Online auction site eBay grizzled a bit but quickly implemented GST on prices of items not only sold on the com.au site but also on the US dotcom site. Amazon announced implementing the 10 per cent tax on sales via the US dotcom was too hard and now appears to be in the process of forcing all Aussie purchasers to their recently opened com.au site.

And it now appears a glitchy implementation of this has spread like a virus into the rest of the Amazon ecosystem and thus far it’s especially problematic for authors. Books are disappearing, sales ranks are plunging, cash flow has taken a dive. And it’s not like we’re talking physical items here that have to be printed and shipped – we’re talking codes and electrons because it’s not paperbacks disappearing but ebooks that are delivered directly to Kindles and other devices online.

Would-be readers often find Kindle books via links to Amazon from other websites or from online advertisements. Now authors are reporting that attempts by non-US readers to follow such links or search to find their titles on the US Amazon site are showing the books are not available where only days ago they were.

Dropping onto such a page may include an encouragement to go to the Australian website and buy from there, but it’s also affecting other regions. David Gaughran – in a highly detailed blog post I recommend you read – explains how he has used the US dotcom site for years because Ireland doesn’t have its own Amazon site. But recently he’s been prodded to go buy at the UK site. And it gets worse.

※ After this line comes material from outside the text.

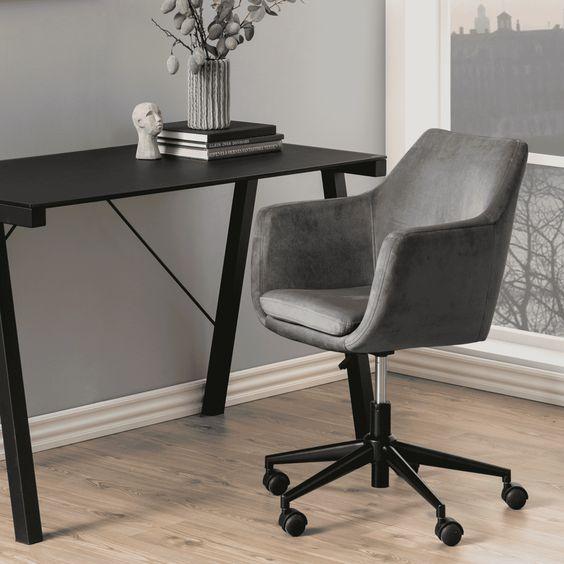Je bureaustoel en ongekende klachten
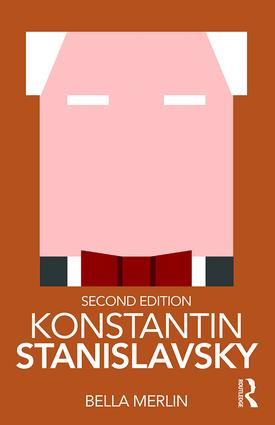 Konstantin Stanislavsky: 2nd Edition (Paperback) book cover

While their books are vamishing, Amazon is still taking its cut on ads for them.

Authors report advertising campaigns on Amazon itself are reaching ‘book not available’ pages – but Amazon is still charging the author for the click on their ad. No wonder many of them have hastily shut down advertising campaigns until Amazon gets it together.

One author we work with also had a Kindle Unlimited book giveaway promotion scuppered by this snafu and may be abandoning the concept of Amazon exclusivity which permits such promos on the site to ‘go wide’ in future and mitigate the risk of things like this happening again.

Since authors also frequently need access to the US site for management purposes, one workaround being suggested by the online retailer is for authors to change their address to the US. They’ve actually been changing some author’s addresses to that of the Amazon HQ. I wonder where that leaves both the retailer and the authors with respect to potentially defrauding the Australian Government out of their tax?

And Aussies have more than just ebooks to be annoyed with Amazon over. Their new Australian website offers only a fraction of the broader range of goods which can be had from the US site. The ‘unavailable’ message is popping up for goods like clothes and when the buyer goes to the Australian site, the items are not available in their region. Worse still, whether or not goods are available or ‘unavailable’ can change back and forth dependent on when you load the page. It’s a mess.

It’s also ironic at a time when online mega-companies foster the concept of a one world community that one of these companies would itself seemingly start a process of balkanisation, the ‘fragmentation or division of a single region or state into smaller regions or states that are uncooperative with one another’.

Amazon got its start thanks to the open borders global phenomenon of the internet, but now appears to be wanting to put up barriers and deal with the world country by country. Not good enough.

To paraphrase an American president – Mr Bezos, tear down that wall!